Video Screencast Help
Symantec to Separate Into Two Focused, Industry-Leading Technology Companies. Learn more.
Symantec Intelligence

Has The Rustock Botnet Ceased Spamming?

Created: 17 Mar 2011 • Updated: 18 Mar 2011
Paul Wood's picture
+1 1 Vote
Login to vote

Posted on behalf of Mat Nisbet, Malware Data Analyst, Symantec.cloud

Brian Krebs posted on KrebsonSecurity a report about the Rustock botnet apparently going quiet yesterday, and spam from the botnet ceasing. I can confirm that at around 15:30 UTC, on 16 March, spam identified as coming from the botnet known as Rustock ceased sending spam, as shown below:

In the chart above, the spike on this chart is actually normal behaviour for Rustock, as can be seen from this next chart, covering a longer time period:

For the last year or so, Rustock has been the dominant source of spam in the world, by the end of 2010, accounting for as much as 47.5% of all spam. At it’s peak it was responsible for more than half of all global spam. However, in the last few months, other botnets have been steadily increasing their output to match, or even exceed, that of Rustock. One such example is Bagle, as can be seen in the following chart:

While Bagle may not have spikes of traffic as great as Rustock, its output is more consistent, and so overall is a match for Rustock, and lately its output has even been higher.

This increase from other botnets means that so far, the takedown of Rustock hasn’t had much noticeable effect on the overall amount of spam tracked by MessageLabs Intelligence. So far in fact, traffic looks normal, as shown in the following chart for overall spam:

The traffic from Rustock has a significant influence on the overall spam trend, its output stopped just after the final spike on the chart above, so it may be too early to tell if there will be much effect on total levels of spam. What I would expect is that the normal daily spike in activity is likely to be less today without Rustock to drive it, and for spam traffic to be more consistent throughout the day.
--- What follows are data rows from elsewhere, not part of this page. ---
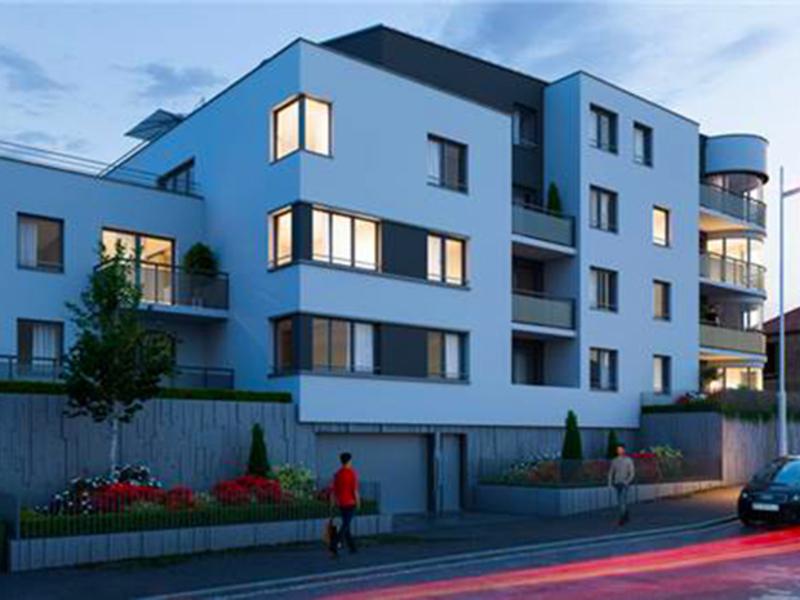 acheter appartement 3 pièces 61 m² nancy photo 1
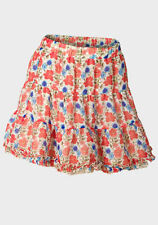 Atmosphere Hippy, Boho Casual Skirts for Women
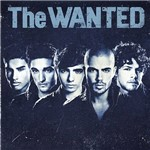 CD The Wanted - The Wanted Special Edition
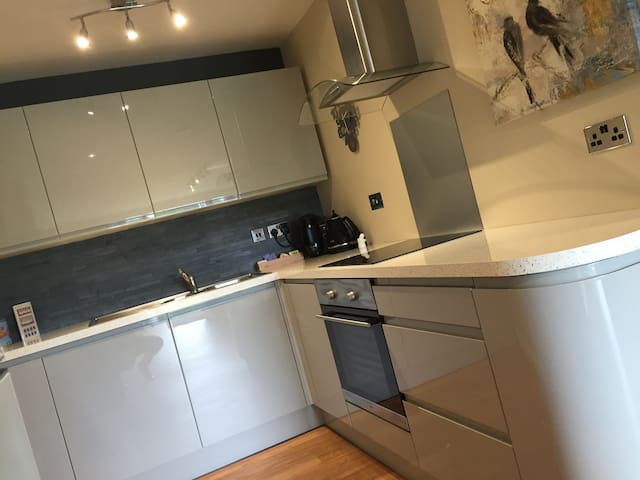 Fully equipped kitchen with induction hob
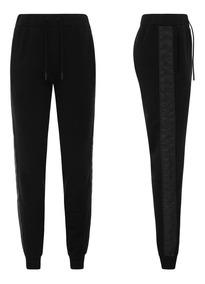 fbf7d282 Pantalon Kappa Authentic Ampa K005 Black Looking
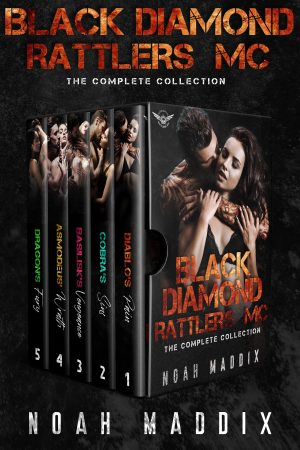 Cover for Black Diamond Rattlers MC: The Complete Collection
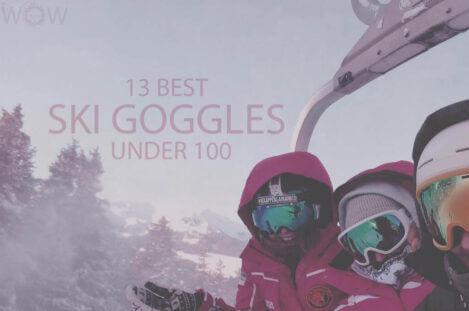 13 Best Ski Goggles Under 100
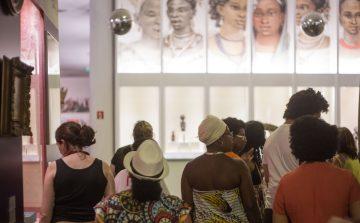 #SP463: Museus comemoram aniversário de São Paulo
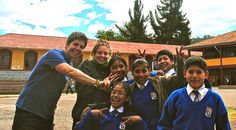 UBELONG volunteers and students having some fun! #VolunteerAbroad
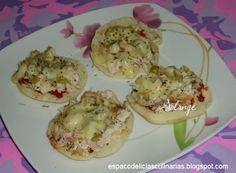 Mini-pizza rápida de frango - Espaço das delícias culinárias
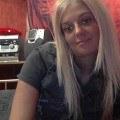 natka123456 (Natalia Chodulska)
Will this takedown or closure be permanent? At the moment, it’s far too early to tell. Rustock has gone quiet before, over the last holiday season it stopped spamming for several days but came back as strong as ever. Only time will tell if this will happen again.

UPDATE (18 March 2011):

Reviewing data a day later, we can see that there was a noticeable drop in mail volume since Rustock has dropped offline. This decrease is very similar to the drop in volume observed in December after the Rustock botnet went offline. We saw a 12% decrease in overall spam volume between March 16th and 17th.

A projection of global spam volumes may also be seen here: http://www.symantec.com/business/security_response/landing/spam/index.jsp

According to a recent Wall Street Journal article (http://online.wsj.com/article/SB10001424052748703328404576207173861008758.html?mod=WSJ_Tech_LEFTTopNews), Microsoft have taken a direct action against command and control hosts used by the Rustock botnet. It remains to be seen if the actions taken against Rustock will remain in place or if the botnet would be able to recover.